ADAPA, ADÁN Y EVA


Salvador Viniegra: El primer beso (de Adán y Eva)

Para quienes han crecido en el interior de alguna de las tres grandes religiones monoteístas, que leen la Biblia como un texto incuestionable, inspirado por Dios mismo, Adán y Eva son dos figuras imposibles de soslayar. ¿Cómo no compararse con ellos, para entender si hemos progresado o involucionado en cuanto a moral, inteligencia o belleza? ¿Cómo no atribuirles también el origen de todas nuestras evidentes limitaciones y desgracias? ¿Cómo no volver a considerarlos el paradigma de nuestra actual visión de las relaciones entre los sexos? Ellos son conocidos incluso por aquellos que no comparten las religiones que los presentan como fundadores de la Humanidad.

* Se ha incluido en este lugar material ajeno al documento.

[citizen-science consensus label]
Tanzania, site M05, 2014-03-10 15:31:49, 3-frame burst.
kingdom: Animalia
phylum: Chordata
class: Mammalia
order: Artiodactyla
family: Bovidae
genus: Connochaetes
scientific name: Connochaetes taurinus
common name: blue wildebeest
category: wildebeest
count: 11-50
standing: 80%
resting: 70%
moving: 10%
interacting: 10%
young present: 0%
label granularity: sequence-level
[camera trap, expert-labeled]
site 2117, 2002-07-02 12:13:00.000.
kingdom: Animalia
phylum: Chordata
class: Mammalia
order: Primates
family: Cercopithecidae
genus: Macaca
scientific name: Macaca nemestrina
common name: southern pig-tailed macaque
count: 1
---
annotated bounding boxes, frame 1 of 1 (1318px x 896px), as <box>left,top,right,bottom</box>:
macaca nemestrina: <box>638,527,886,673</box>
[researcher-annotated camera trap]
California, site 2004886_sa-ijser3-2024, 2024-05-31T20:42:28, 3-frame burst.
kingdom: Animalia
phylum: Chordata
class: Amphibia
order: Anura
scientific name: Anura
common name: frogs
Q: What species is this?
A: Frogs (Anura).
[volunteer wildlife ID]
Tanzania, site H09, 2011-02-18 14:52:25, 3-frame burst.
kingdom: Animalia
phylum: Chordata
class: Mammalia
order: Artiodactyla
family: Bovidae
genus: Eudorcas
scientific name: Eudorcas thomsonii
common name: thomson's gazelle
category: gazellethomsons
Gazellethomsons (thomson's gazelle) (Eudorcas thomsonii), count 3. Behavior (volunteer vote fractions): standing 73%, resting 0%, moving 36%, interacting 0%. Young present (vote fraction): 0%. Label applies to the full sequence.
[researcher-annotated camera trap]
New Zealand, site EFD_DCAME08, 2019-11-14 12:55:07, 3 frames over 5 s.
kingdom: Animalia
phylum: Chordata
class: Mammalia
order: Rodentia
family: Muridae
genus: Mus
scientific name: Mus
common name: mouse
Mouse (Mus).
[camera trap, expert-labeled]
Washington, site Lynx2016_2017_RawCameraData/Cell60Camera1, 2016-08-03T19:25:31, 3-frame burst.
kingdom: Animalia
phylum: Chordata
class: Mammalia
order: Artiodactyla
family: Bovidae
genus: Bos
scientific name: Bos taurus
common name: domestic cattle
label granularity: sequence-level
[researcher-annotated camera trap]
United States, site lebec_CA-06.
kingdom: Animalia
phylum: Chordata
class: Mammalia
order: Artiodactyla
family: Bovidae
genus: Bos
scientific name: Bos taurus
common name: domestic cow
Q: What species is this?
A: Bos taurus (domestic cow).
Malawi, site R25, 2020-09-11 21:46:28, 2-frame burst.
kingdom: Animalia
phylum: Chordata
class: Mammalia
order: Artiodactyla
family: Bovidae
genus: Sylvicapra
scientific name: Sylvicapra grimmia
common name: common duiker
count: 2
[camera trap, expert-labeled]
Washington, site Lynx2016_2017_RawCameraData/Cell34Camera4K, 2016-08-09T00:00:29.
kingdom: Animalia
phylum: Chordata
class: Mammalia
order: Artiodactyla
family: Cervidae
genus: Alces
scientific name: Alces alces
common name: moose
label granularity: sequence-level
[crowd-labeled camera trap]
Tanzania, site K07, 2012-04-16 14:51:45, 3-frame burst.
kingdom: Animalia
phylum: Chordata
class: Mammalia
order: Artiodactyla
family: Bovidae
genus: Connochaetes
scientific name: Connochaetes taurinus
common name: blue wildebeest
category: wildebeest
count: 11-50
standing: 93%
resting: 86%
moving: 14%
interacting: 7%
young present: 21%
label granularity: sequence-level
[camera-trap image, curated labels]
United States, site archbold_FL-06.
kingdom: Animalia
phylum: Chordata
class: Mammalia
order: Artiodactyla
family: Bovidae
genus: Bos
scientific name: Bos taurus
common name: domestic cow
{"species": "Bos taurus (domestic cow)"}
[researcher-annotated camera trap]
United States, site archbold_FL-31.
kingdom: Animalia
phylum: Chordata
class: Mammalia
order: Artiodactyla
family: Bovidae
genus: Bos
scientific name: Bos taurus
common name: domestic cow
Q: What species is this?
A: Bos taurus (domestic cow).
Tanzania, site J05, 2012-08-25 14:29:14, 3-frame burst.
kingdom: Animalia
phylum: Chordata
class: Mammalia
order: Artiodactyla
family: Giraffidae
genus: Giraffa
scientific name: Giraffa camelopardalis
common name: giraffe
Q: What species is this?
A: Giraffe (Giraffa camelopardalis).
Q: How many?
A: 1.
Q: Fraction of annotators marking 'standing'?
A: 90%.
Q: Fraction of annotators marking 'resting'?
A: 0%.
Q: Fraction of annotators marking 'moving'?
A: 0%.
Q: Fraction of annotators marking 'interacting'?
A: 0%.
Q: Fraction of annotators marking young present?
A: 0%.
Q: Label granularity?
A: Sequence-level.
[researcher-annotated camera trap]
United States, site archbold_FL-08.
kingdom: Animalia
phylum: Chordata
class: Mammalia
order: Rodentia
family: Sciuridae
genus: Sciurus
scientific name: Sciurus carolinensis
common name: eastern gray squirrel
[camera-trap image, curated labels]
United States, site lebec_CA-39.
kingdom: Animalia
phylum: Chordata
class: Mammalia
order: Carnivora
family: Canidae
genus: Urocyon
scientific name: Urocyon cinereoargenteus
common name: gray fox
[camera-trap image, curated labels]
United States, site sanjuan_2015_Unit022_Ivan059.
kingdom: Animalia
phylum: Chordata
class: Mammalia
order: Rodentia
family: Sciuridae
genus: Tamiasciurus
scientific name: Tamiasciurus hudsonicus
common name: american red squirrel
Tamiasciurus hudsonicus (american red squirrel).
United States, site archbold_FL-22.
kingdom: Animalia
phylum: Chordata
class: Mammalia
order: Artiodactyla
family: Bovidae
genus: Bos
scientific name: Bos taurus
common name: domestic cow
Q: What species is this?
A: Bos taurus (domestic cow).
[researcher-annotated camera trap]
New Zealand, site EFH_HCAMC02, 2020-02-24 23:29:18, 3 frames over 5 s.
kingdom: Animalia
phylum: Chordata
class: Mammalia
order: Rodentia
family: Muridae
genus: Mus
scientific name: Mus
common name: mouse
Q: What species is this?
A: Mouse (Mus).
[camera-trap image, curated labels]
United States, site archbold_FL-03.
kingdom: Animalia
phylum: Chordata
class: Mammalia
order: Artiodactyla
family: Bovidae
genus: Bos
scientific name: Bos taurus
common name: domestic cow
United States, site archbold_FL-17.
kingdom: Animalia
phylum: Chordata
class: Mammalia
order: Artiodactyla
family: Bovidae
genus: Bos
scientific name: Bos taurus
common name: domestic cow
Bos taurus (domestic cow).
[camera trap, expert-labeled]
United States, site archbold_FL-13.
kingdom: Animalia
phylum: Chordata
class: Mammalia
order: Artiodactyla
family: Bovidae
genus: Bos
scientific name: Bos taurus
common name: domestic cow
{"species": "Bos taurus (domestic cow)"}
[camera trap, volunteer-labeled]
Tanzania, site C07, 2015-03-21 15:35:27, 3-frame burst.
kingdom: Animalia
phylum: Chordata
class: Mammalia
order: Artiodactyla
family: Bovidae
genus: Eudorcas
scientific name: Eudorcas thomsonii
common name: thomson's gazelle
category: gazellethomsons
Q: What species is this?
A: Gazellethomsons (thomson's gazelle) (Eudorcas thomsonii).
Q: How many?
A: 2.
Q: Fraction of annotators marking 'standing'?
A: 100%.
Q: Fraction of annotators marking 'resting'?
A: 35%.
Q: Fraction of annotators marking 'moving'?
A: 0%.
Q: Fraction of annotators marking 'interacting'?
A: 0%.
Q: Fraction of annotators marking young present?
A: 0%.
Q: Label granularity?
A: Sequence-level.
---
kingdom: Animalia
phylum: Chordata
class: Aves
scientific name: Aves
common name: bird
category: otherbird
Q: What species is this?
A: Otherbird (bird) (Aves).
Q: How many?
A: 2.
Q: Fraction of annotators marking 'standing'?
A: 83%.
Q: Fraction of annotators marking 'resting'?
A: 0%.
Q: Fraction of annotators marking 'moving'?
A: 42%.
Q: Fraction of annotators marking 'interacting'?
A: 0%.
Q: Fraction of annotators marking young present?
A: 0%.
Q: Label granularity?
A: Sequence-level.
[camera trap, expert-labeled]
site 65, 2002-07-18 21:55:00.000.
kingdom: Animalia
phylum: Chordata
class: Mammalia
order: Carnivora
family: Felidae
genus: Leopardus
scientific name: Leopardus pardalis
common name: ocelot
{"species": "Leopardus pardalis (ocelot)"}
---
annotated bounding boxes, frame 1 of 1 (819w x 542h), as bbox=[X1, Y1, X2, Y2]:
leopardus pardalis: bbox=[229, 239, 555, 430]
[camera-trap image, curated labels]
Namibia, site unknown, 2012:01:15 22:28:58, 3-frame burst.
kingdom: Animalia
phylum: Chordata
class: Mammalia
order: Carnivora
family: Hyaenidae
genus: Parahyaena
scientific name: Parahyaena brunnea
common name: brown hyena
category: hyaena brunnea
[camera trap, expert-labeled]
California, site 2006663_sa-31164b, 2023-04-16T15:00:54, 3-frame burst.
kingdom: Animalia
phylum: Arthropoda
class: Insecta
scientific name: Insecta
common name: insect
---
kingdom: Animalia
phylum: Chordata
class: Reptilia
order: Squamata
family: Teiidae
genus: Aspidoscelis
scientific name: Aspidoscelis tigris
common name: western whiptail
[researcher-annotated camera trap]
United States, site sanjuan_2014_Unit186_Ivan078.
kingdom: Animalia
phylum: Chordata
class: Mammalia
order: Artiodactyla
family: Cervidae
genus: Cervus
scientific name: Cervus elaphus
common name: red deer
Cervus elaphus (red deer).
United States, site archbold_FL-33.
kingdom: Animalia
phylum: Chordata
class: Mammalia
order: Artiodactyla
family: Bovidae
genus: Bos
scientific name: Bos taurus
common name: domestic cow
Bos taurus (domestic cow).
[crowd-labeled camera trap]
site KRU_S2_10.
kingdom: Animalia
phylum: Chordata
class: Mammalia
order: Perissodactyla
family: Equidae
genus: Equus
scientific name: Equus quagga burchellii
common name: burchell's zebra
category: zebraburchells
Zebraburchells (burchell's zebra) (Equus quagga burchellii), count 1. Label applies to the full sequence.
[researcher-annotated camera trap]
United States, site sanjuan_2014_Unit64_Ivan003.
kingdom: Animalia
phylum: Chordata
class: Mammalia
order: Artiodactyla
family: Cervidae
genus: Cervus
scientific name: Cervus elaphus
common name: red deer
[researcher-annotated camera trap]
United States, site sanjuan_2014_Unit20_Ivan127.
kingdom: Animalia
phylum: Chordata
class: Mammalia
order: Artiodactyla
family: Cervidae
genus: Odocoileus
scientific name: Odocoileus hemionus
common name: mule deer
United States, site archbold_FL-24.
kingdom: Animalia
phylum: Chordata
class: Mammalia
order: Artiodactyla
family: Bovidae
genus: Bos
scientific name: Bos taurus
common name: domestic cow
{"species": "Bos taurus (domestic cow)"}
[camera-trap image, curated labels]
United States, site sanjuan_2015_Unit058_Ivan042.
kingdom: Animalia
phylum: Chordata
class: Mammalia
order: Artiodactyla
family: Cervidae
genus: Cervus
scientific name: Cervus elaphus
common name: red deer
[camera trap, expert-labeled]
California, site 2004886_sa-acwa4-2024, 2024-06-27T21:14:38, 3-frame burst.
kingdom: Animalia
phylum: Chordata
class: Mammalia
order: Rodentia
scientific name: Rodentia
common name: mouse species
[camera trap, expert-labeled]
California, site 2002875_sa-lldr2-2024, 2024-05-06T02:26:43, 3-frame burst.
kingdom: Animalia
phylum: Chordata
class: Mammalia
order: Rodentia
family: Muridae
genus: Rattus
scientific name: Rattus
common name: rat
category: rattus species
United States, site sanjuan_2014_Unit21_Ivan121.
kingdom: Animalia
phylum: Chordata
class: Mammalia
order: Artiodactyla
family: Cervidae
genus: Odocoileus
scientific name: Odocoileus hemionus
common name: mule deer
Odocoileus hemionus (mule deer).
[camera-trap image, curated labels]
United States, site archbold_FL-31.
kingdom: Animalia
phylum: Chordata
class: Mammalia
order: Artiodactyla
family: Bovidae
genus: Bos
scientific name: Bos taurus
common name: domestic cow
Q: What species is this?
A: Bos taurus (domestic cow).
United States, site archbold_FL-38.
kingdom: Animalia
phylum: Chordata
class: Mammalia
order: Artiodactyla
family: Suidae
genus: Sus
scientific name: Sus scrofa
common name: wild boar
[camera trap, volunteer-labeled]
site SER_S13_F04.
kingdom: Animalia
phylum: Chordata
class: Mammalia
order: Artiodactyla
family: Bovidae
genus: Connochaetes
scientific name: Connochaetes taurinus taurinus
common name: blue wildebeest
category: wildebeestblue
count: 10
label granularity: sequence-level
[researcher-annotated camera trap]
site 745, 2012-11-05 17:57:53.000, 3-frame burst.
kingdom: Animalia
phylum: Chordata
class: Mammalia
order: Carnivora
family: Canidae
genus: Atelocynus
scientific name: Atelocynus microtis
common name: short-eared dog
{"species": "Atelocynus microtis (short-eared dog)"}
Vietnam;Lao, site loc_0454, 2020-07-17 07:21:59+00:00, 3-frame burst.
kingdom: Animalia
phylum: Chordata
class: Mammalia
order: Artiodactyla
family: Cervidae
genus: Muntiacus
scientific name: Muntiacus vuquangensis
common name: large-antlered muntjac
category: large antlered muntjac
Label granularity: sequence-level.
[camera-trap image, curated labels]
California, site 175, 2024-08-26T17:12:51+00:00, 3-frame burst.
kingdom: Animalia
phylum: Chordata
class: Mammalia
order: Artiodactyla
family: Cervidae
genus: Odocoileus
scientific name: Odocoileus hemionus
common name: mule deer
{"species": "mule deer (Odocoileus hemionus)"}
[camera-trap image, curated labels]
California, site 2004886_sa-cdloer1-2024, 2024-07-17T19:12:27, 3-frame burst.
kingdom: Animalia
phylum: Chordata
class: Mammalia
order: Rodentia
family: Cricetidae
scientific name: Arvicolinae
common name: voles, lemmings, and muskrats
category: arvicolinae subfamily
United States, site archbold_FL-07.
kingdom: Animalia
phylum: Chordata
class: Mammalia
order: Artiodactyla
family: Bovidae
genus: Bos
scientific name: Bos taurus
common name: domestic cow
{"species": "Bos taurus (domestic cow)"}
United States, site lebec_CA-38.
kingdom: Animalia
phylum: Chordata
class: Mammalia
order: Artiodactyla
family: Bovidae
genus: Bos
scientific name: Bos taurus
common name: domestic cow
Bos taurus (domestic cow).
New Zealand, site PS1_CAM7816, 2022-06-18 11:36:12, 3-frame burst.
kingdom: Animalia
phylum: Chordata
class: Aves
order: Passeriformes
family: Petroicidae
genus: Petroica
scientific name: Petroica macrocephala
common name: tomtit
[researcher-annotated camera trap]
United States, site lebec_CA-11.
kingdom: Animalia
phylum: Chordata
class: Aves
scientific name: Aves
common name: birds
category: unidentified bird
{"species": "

A pesar de la antigüedad de los textos del Génesis, redactados durante el reinado de Salomón, durante el siglo X antes de nuestra era, se sabe que fueron precedidos por otros textos orales, provenientes de la misma región, que se remontan al menos hasta el siglo XIV a.C. Es una larga etapa de oscuridad, que facilita la incorporación de las fuentes más opuestas. La Biblia los habría recogido, cuando llevaban medio milenio circulando por Medio Oriente, para adaptarlos a su propio contexto cultural.

Tableta mesopotámica

En tres tabletas de arcilla de la Biblioteca del rey Ashurbanipal (668 – 626), halladas entre las ruinas de la legendaria ciudad de Nínive, en la Mesopotamia asiria, aparece menciondo Adapa o Adamu, que habría vivido en Eridu, una localidad ubicada en las costas del Golfo Pérsico. El mismo personaje figura en mitos de los acadios, canaanitas, asirios, pero no en los sumerios.

Adapa no tiene esposa que se mencione, pero goza de evidentes privilegios en la comunidad que dirige. El hacedor Ea, hijo de Anu, habría creado a Adapa, un ser

humano ejemplar, un panadero que se ganaba el sustento con el sudor de su frente (situación equivalente ala que debería afrontar Adan, después de la expulsión del Paraíso). Adapa se encontraba dotado de inmensa sabiduría y bondad, era capaz de ver el futuro, pero de todos modos continuaba siendo tan mortal como cualquiera de los humanos con quienes convivía.

En aquellos días y aquellos años, el hombre sabio de Eridu,

Ea, lo hizo a él [Adapa] un rabino entre los hombres;

Un sabio, a cuyas órdenes nadie se hubiera opuesto.

El poderoso, el Atra-hasis o de los Anunaki es él. (Texto amorita)

Anu

Adapa es un sacerdote que atiende el altar donde se honra a Dios con ofrendas de pan y agua, mientras Ea duerme. Algo viene a arruinar la armonía inicial de la Creación. El naufragio que ocurre durante la pesca, enoja a Adapa, que quiebra las alas de Ninlil, el viento del sur, haciendo que durante una semana deje de refrescar las arenas del desierto. El dios Anu convoca a Adapa para explicar lo sucedido. Cuando llega al cielo, Ea le ha advertido que no debe comer ni beber nada de lo que le sea ofrecido allí, para evitar que lo envenenen. Adapa obedece a su padre, ignorando que está despreciando el alimento y el agua que le hubieran suministrado la existencia eterna.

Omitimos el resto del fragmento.